Monday, June 10, 2013

A vertical image slider with jQuery and Plone's Products.Carousel

My goal was to create a vertical sliding effect to allow a visitor to experience tall images in a small area.
The images were made too tall for the viewing area and then, using jQuery's animate, were made to slide upwards through the viewing area. I used Products.Carousel but I'm sure a similar effect could be achieved with collective.carousel.

Products.Carousel is a Plone add-on that provides a point and click interface for managing banners, this makes it possible to appoint non-technical persons as banner administrators. Products.Carousel also builds on Plone's built-in workflow support so banners can be scheduled for publication and expiration among other things.

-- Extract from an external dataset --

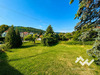 Ma-Cabane - Vente Maison Luttenbach-près-Munster, 175 m²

(Products.Carousel has a simple javascript event system with basic documentation (see: http://plone.org/products/carousel/#carousel-events), so it is possible to take advantage of event listeners to do fancier stuff).

The Structure

The viewing area is wrapped with the css selector span.carousel-image 
The carousel images can be selected based on a general selector such as .carousel img or based on the unique id associated with the slider

The Implementation

The key ideas are as follows:
  • We add custom css to match the viewing area class (called "carousel-image") to size we configure for the carousel.
  • We make the source images taller than the carousel viewing area.
  • We add custom css that enforces the height of the carousel images so they inherit the viewing area size.
  • We add custom javascript which will slide the image through the viewing area and is triggered upon changing of slides.

The CSS

To save on further explanation I've included annotations that explain the key CSS (There is other supporting CSS but it is more incidental to the functionality). In this example the carousel has the unique id "carousel-14937891799".

/*
 rule for image, overrides the default image size and enforces
the height of the carousel images to 400px tall
 */
#carousel-1493789179 img {
width: 961px;
height: 400px;
position:relative;
}
/* rule for the span on top of the image.
switches it to behave like a block then makes the viewing area only
200px tall while preventing overflow
 */
.carousel-image {
height: 200px;
overflow: hidden;
display: block;
}

The Javascript

I had to use a CSS Inspector (the one that comes with Chrome) to determine the ideal displacement of the image which worked out to be 197px. Here's the jQuery animate syntax.
jQuery('.carousel img').animate({top:"-=197px"},9000);

A simple and complete script might look like this (In my case I just added the line to a existing jquery custom script that runs on load).:

jQuery(document).ready(function () { 
     jQuery('.carousel img').animate({top:"-=197px"},9000); 
)}; 
update: I decided to make use of Products.Carousel's event system, as a result I added the following lines of code to my custom javascript:

jQuery(document).ready(function () {

    $("#carousel-1493789179 img").animate({top: "-=197px"})
/* reset the slides to the top just before animation */
    $('.carousel').bind('beforeAnimate',

        function () {

             jQuery('.carousel img').css('top','0px');

        });

/* initiate slide up animation after a new slide has been displayed (ie. on new animation) */

    $('.carousel').bind('afterAnimate',

        function () {

            jQuery('.carousel img').animate({top:"-=197px"},6000);

         });

)};

Parting Thoughts

There are some weaknesses with this approach, for example it assumes that all banner images will always be 400px high. When there are multiple images in the Carousel the sliding up effect is lessened, this can be improved by tying the slide up effect to a Carousel event. It would also be good to add some easing for a smoother scroll effect.

Currently the script is fired even if there is no carousel present, making it detect the presence of a carousel first is a sensible next feature.

It might be useful to package this as an add-on for Products.Carousel so that it is 100% site administrator friendly in the future.

For the record, this was easier to do, back in the day with Flash, but then Android and iOS users would not be able to see it, plus my primary machine is now a Chromebook so there isn't much of an option for using the Flash IDE anyway. I would still be left to do the integration work so that mortals could manage the system when we're done.